_TASK TO CARRY OUT_
Output the full material exactly as it appears here.

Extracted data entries
########
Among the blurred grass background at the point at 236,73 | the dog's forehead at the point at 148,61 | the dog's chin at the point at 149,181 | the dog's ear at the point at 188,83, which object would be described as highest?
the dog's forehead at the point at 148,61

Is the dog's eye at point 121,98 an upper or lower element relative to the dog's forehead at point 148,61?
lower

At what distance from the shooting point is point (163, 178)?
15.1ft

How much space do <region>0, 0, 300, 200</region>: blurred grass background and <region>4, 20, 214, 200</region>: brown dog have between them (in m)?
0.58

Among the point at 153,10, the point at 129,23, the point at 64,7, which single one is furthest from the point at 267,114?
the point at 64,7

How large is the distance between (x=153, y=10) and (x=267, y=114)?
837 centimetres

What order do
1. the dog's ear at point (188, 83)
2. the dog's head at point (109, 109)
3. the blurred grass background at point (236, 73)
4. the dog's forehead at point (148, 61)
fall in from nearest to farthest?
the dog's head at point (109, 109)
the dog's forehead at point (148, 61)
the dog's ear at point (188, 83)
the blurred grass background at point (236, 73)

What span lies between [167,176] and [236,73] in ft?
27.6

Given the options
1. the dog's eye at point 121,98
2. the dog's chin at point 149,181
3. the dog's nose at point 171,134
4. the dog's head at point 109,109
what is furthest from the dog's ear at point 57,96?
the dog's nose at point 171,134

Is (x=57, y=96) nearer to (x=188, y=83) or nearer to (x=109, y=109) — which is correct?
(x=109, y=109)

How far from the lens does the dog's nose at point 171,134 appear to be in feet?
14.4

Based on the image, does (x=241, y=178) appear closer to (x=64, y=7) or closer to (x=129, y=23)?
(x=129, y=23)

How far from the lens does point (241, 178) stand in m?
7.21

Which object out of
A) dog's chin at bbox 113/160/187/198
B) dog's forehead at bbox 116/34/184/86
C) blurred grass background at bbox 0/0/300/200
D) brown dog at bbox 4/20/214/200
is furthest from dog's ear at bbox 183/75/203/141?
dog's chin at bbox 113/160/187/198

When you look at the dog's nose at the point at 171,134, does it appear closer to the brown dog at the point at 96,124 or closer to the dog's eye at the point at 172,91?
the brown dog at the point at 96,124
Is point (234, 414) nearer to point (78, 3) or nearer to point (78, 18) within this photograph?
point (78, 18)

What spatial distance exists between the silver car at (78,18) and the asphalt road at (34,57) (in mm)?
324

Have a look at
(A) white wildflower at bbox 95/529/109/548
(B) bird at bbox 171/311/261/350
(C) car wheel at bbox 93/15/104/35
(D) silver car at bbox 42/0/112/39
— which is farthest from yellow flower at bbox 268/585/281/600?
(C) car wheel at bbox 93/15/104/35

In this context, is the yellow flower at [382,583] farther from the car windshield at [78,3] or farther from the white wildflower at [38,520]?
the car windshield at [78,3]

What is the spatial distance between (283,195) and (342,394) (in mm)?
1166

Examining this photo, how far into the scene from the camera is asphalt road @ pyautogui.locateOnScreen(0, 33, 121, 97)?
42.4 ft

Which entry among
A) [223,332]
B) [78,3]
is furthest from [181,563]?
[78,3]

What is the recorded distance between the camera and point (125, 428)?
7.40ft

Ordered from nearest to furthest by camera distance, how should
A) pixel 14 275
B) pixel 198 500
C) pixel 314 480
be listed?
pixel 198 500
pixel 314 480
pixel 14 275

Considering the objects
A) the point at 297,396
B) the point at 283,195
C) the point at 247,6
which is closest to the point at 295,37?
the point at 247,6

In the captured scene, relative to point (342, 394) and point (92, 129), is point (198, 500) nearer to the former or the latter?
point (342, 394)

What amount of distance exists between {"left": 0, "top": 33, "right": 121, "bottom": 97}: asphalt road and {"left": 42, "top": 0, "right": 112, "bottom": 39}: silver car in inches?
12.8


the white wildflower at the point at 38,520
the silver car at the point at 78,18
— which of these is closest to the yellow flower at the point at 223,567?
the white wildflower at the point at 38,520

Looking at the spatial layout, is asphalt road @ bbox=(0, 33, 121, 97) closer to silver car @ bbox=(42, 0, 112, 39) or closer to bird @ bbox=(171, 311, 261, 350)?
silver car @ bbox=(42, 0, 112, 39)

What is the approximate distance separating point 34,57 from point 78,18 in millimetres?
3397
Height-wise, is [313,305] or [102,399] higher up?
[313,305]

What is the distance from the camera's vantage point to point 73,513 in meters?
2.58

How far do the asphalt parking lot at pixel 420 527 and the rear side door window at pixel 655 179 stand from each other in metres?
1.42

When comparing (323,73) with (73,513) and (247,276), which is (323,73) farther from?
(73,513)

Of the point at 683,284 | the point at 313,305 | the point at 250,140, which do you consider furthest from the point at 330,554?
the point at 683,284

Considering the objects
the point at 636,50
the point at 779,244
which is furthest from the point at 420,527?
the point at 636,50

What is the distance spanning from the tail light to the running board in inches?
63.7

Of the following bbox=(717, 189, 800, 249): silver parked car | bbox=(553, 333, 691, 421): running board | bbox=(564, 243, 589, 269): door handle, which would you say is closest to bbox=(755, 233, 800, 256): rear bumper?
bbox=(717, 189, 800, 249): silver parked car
########
_TASK RESPONSE_
Among the blurred grass background at the point at 236,73 | the dog's forehead at the point at 148,61 | the dog's chin at the point at 149,181 | the dog's ear at the point at 188,83, which object would be described as highest?
the dog's forehead at the point at 148,61

Is the dog's eye at point 121,98 an upper or lower element relative to the dog's forehead at point 148,61?
lower

At what distance from the shooting point is point (163, 178)?
15.1ft

How much space do <region>0, 0, 300, 200</region>: blurred grass background and <region>4, 20, 214, 200</region>: brown dog have between them (in m)?
0.58

Among the point at 153,10, the point at 129,23, the point at 64,7, which single one is furthest from the point at 267,114?
the point at 64,7

How large is the distance between (x=153, y=10) and (x=267, y=114)?
837 centimetres

What order do
1. the dog's ear at point (188, 83)
2. the dog's head at point (109, 109)
3. the blurred grass background at point (236, 73)
4. the dog's forehead at point (148, 61)
fall in from nearest to farthest?
the dog's head at point (109, 109)
the dog's forehead at point (148, 61)
the dog's ear at point (188, 83)
the blurred grass background at point (236, 73)

What span lies between [167,176] and [236,73] in ft?
27.6

Given the options
1. the dog's eye at point 121,98
2. the dog's chin at point 149,181
3. the dog's nose at point 171,134
4. the dog's head at point 109,109
what is furthest from the dog's ear at point 57,96?
the dog's nose at point 171,134

Is (x=57, y=96) nearer to (x=188, y=83) or nearer to (x=109, y=109) — which is correct?
(x=109, y=109)

How far from the lens does the dog's nose at point 171,134 appear to be in feet?
14.4

Based on the image, does (x=241, y=178) appear closer to (x=64, y=7) or closer to (x=129, y=23)?
(x=129, y=23)

How far from the lens does point (241, 178) stand in m?
7.21

Which object out of
A) dog's chin at bbox 113/160/187/198
B) dog's forehead at bbox 116/34/184/86
C) blurred grass background at bbox 0/0/300/200
D) brown dog at bbox 4/20/214/200
is furthest from dog's ear at bbox 183/75/203/141?
dog's chin at bbox 113/160/187/198

When you look at the dog's nose at the point at 171,134, does it appear closer to the brown dog at the point at 96,124 or closer to the dog's eye at the point at 172,91?
the brown dog at the point at 96,124
Is point (234, 414) nearer to point (78, 3) or nearer to point (78, 18) within this photograph?
point (78, 18)

What spatial distance exists between the silver car at (78,18) and the asphalt road at (34,57) (in mm)?
324

Have a look at
(A) white wildflower at bbox 95/529/109/548
(B) bird at bbox 171/311/261/350
(C) car wheel at bbox 93/15/104/35
(D) silver car at bbox 42/0/112/39
— which is farthest from yellow flower at bbox 268/585/281/600?
(C) car wheel at bbox 93/15/104/35

In this context, is the yellow flower at [382,583] farther from the car windshield at [78,3] or farther from the white wildflower at [38,520]?
the car windshield at [78,3]

What is the spatial distance between (283,195) and (342,394) (in mm)?
1166

Examining this photo, how far into the scene from the camera is asphalt road @ pyautogui.locateOnScreen(0, 33, 121, 97)?
42.4 ft

Which entry among
A) [223,332]
B) [78,3]
is furthest from [181,563]?
[78,3]

What is the recorded distance between the camera and point (125, 428)?
7.40ft

Ordered from nearest to furthest by camera distance, how should
A) pixel 14 275
B) pixel 198 500
C) pixel 314 480
be listed?
pixel 198 500
pixel 314 480
pixel 14 275

Considering the objects
A) the point at 297,396
B) the point at 283,195
C) the point at 247,6
which is closest to the point at 295,37?
the point at 247,6

In the captured scene, relative to point (342, 394) and point (92, 129), is point (198, 500) nearer to the former or the latter?
point (342, 394)

What amount of distance exists between {"left": 0, "top": 33, "right": 121, "bottom": 97}: asphalt road and {"left": 42, "top": 0, "right": 112, "bottom": 39}: silver car in inches?
12.8


the white wildflower at the point at 38,520
the silver car at the point at 78,18
— which of these is closest to the yellow flower at the point at 223,567?
the white wildflower at the point at 38,520

Looking at the spatial layout, is asphalt road @ bbox=(0, 33, 121, 97) closer to silver car @ bbox=(42, 0, 112, 39) or closer to bird @ bbox=(171, 311, 261, 350)?
silver car @ bbox=(42, 0, 112, 39)

What is the approximate distance separating point 34,57 from point 78,18 in millimetres?
3397
Height-wise, is [313,305] or [102,399] higher up?
[313,305]

What is the distance from the camera's vantage point to point 73,513 in meters?
2.58

How far do the asphalt parking lot at pixel 420 527 and the rear side door window at pixel 655 179 stand from each other in metres?
1.42

When comparing (323,73) with (73,513) and (247,276), which is (323,73) farther from?
(73,513)

Of the point at 683,284 | the point at 313,305 | the point at 250,140, which do you consider furthest from the point at 330,554?
the point at 683,284

Considering the objects
the point at 636,50
the point at 779,244
which is furthest from the point at 420,527?
the point at 636,50

What is the distance spanning from the tail light to the running board in inches?
63.7

Of the following bbox=(717, 189, 800, 249): silver parked car | bbox=(553, 333, 691, 421): running board | bbox=(564, 243, 589, 269): door handle, which would you say is closest to bbox=(755, 233, 800, 256): rear bumper?
bbox=(717, 189, 800, 249): silver parked car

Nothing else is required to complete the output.